Instructions to follow
Reproduce every line of text in the material below word for word and in the same order, leaving out the pictures.

Material provided
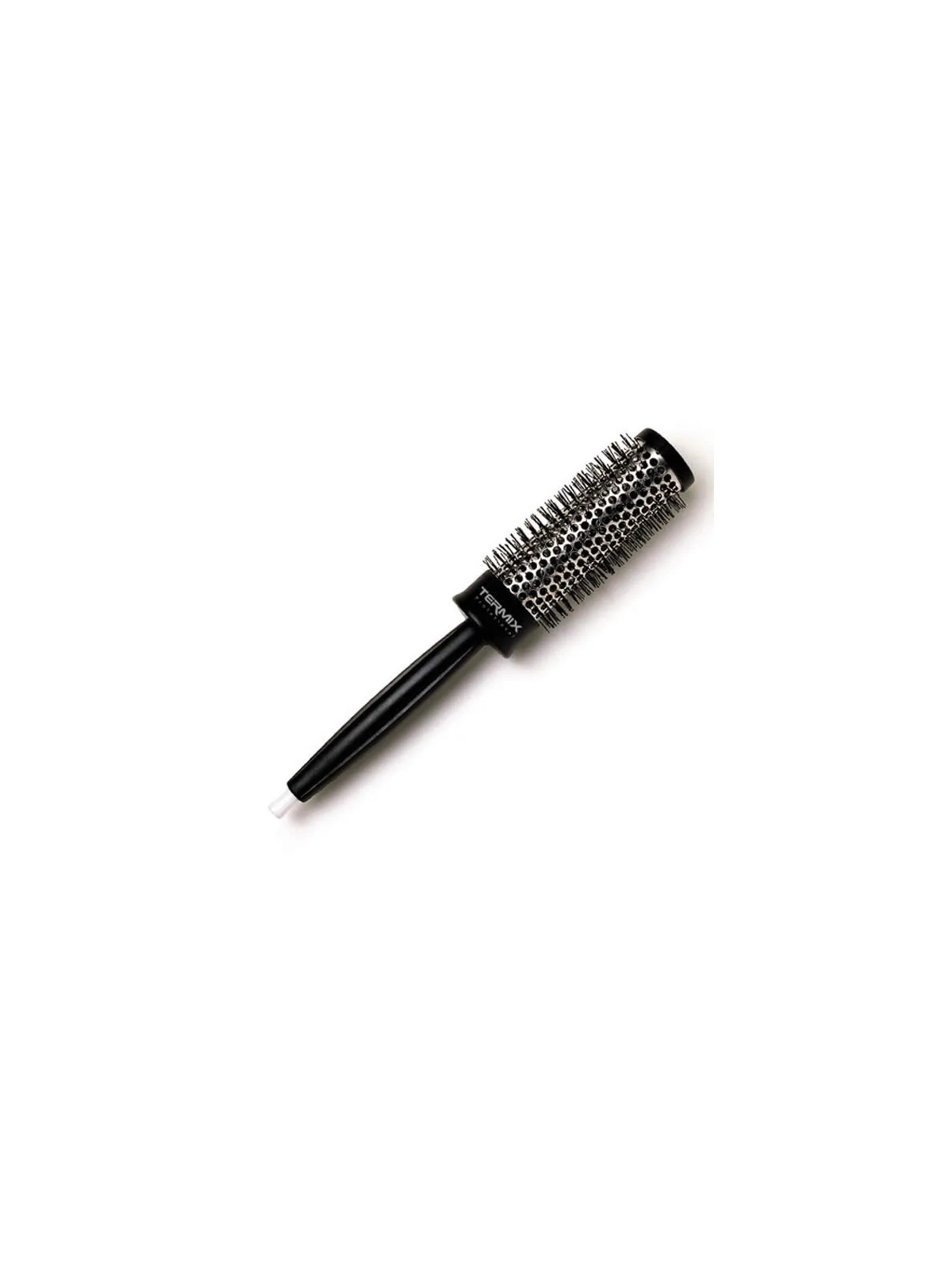 Termix Professional Brosse 37mm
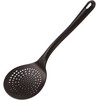Paderno Straining spoon, 35 cm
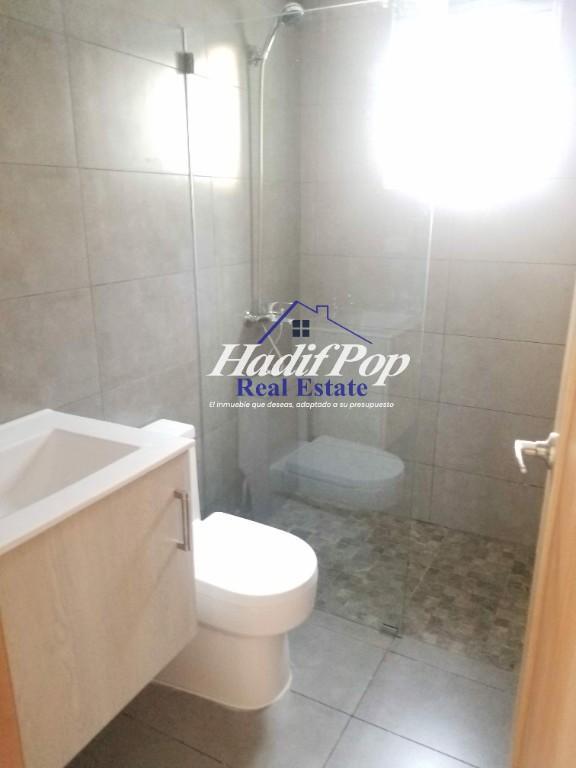 APARTAMENTO EN VENTA en Imbert - Imagen 4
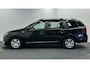 Dacia Logan MCV 0.9 TCe Laureate NAVI CRUISE 55000 KM .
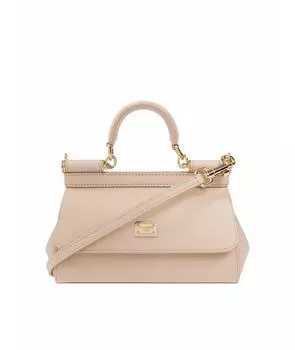 Сумка через плечо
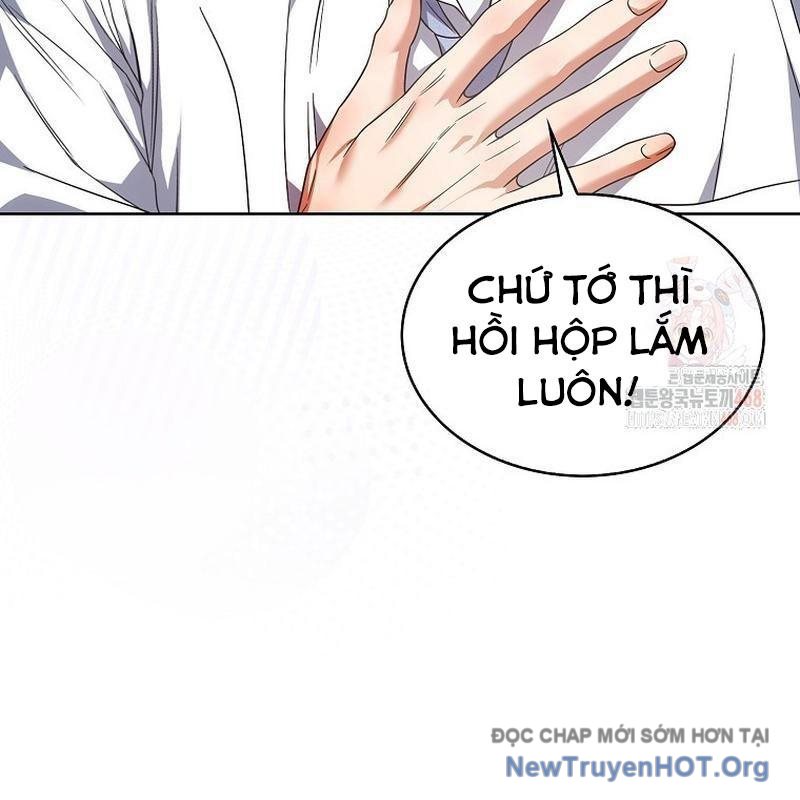 Debut or Die chapter 78 - Trang 69
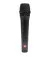 Микрофон JBL PBM100 Black (JBLPBM100BLK)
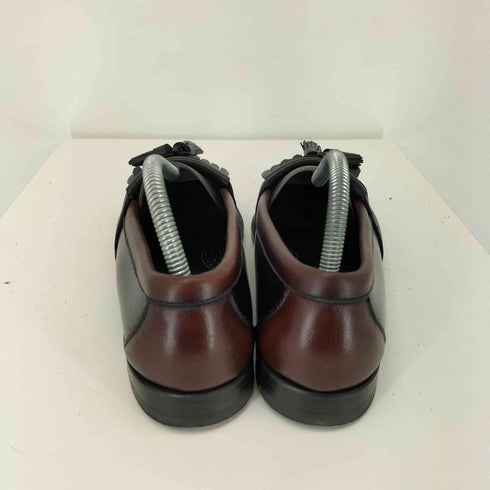 コールハーン COLE HAAN タッセルローファー メンズ 7 1/2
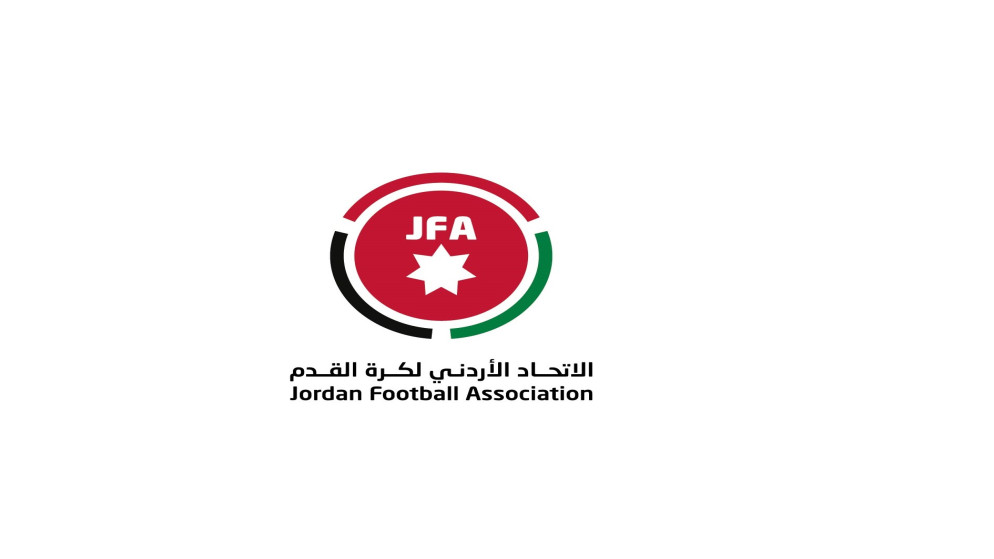 اتحاد كرة القدم يفتح باب الانضمام للهيئة العامة لفئة المستقلين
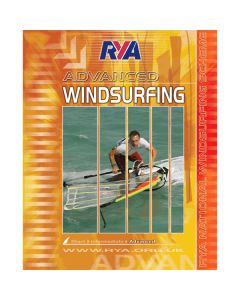 G52 RYA Advanced Windsurfing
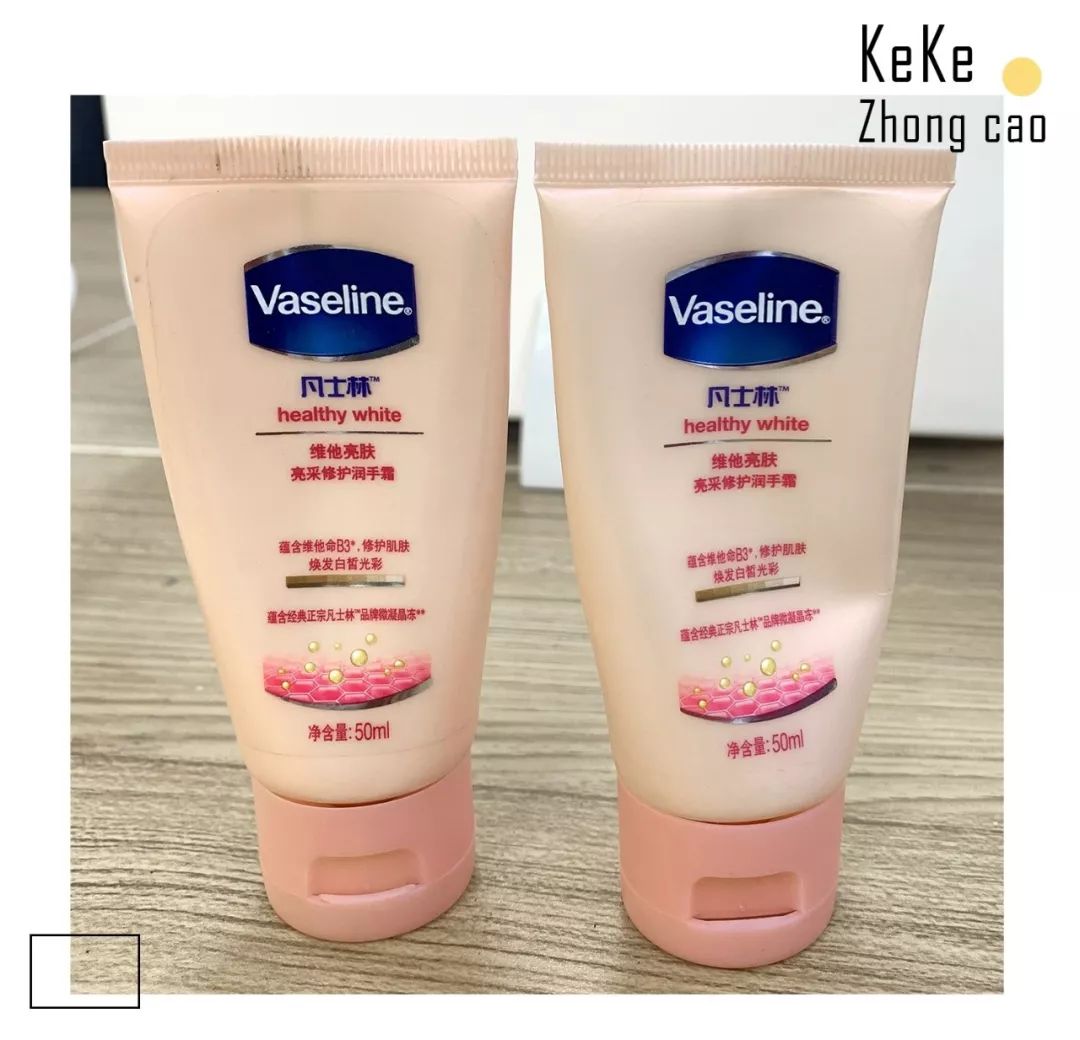 在超市看到这些东西一定要买,这几类护肤品不要多买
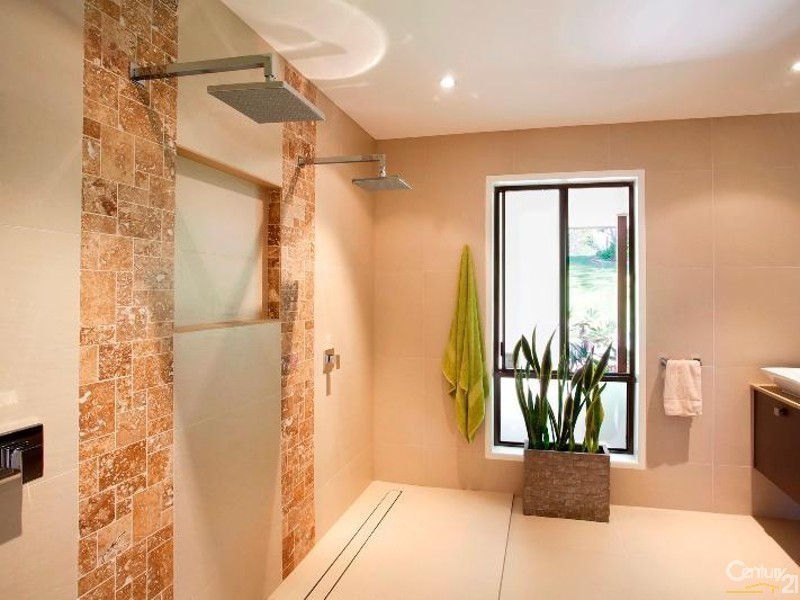 101 Duke Road, Doonan QLD 4562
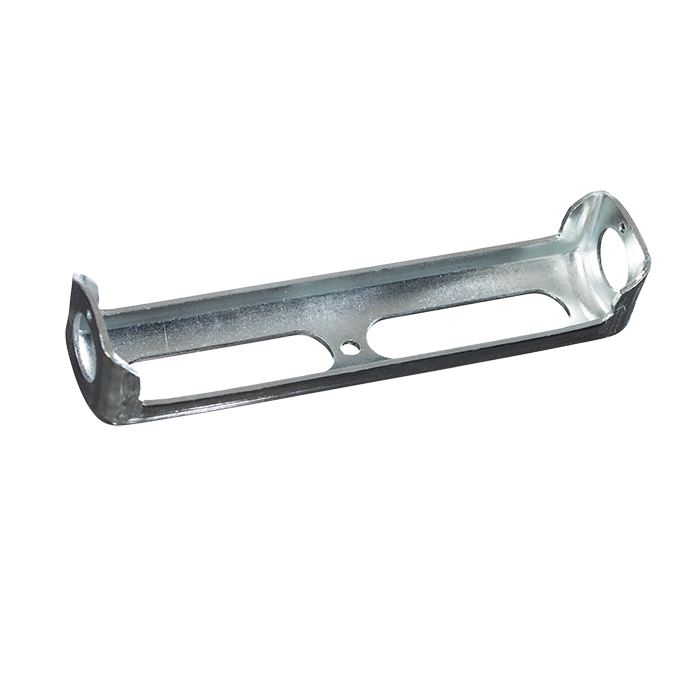 8" Fusible Link Bracket for Kidde Systems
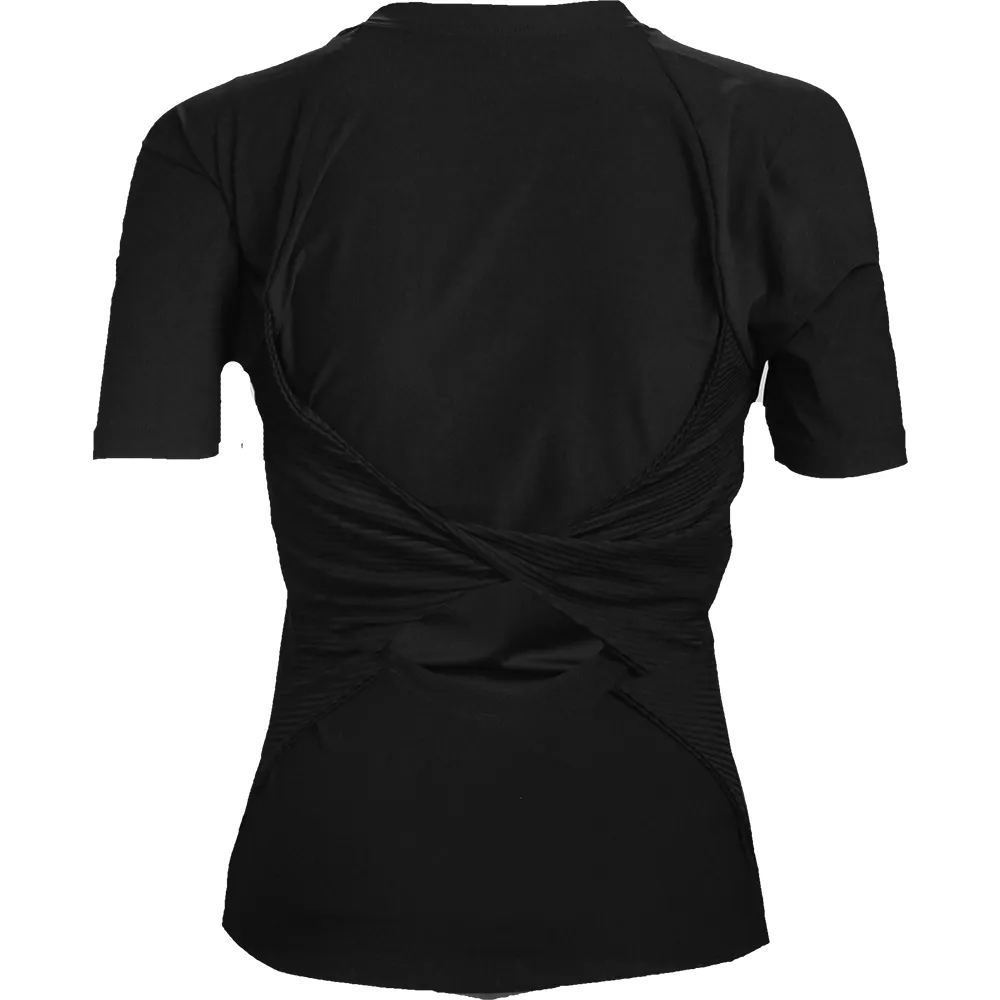 Майка спортивная NIKE Nike Court Women's Dri-Fit Advantage Top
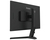 iiyama G-MASTER GB2770HSU-B1 számítógép monitor 68,6 cm (27") 1920 x 1080 pixelek Full HD LED Fekete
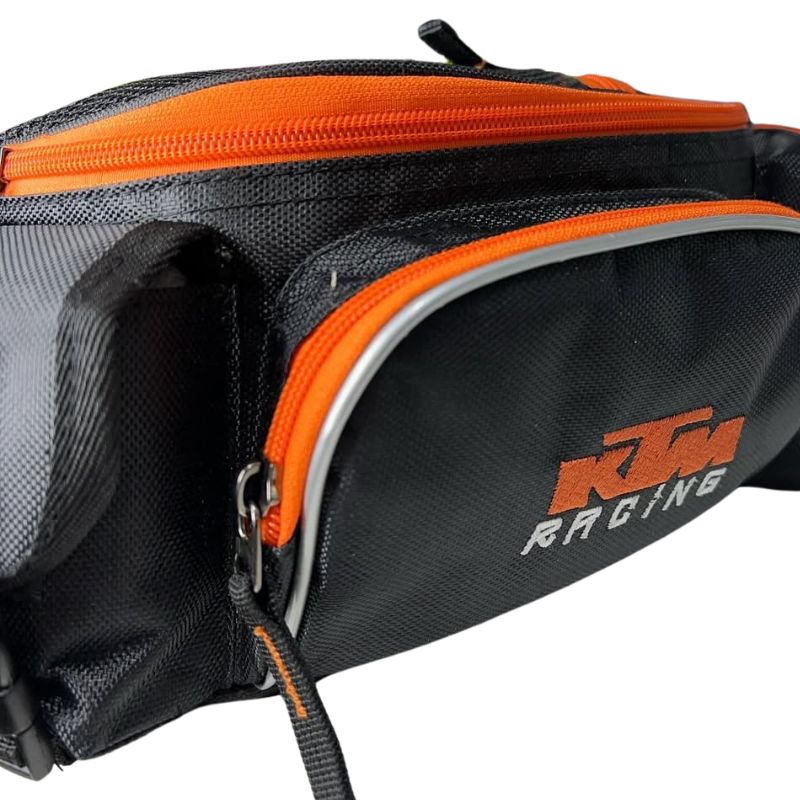 Miniatura 3 de Canguro KTM Zo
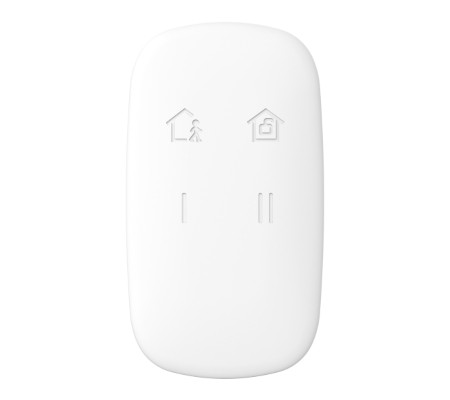 Беспроводной брелок iFlow F-PF-401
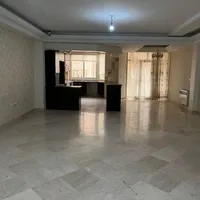 اباذر ۱۲۱ متر ۲ خواب فول ساخت ۹۵ روبه افتاب|فروش آپارتمان|تهران, اباذر|دیوار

Answer section
 Termix Professional Brosse 37mm
Paderno Straining spoon, 35 cm
 APARTAMENTO EN VENTA en Imbert - Imagen 4
 Dacia Logan MCV 0.9 TCe Laureate NAVI CRUISE 55000 KM .
 Сумка через плечо
 Debut or Die chapter 78 - Trang 69
 Микрофон JBL PBM100 Black (JBLPBM100BLK)
 コールハーン COLE HAAN タッセルローファー メンズ 7 1/2
 اتحاد كرة القدم يفتح باب الانضمام للهيئة العامة لفئة المستقلين
 G52 RYA Advanced Windsurfing
 在超市看到这些东西一定要买,这几类护肤品不要多买
 101 Duke Road, Doonan QLD 4562
 8" Fusible Link Bracket for Kidde Systems
 Майка спортивная NIKE Nike Court Women's Dri-Fit Advantage Top
 iiyama G-MASTER GB2770HSU-B1 számítógép monitor 68,6 cm (27") 1920 x 1080 pixelek Full HD LED Fekete
 Miniatura 3 de Canguro KTM Zo
 Беспроводной брелок iFlow F-PF-401
 اباذر ۱۲۱ متر ۲ خواب فول ساخت ۹۵ روبه افتاب|فروش آپارتمان|تهران, اباذر|دیوار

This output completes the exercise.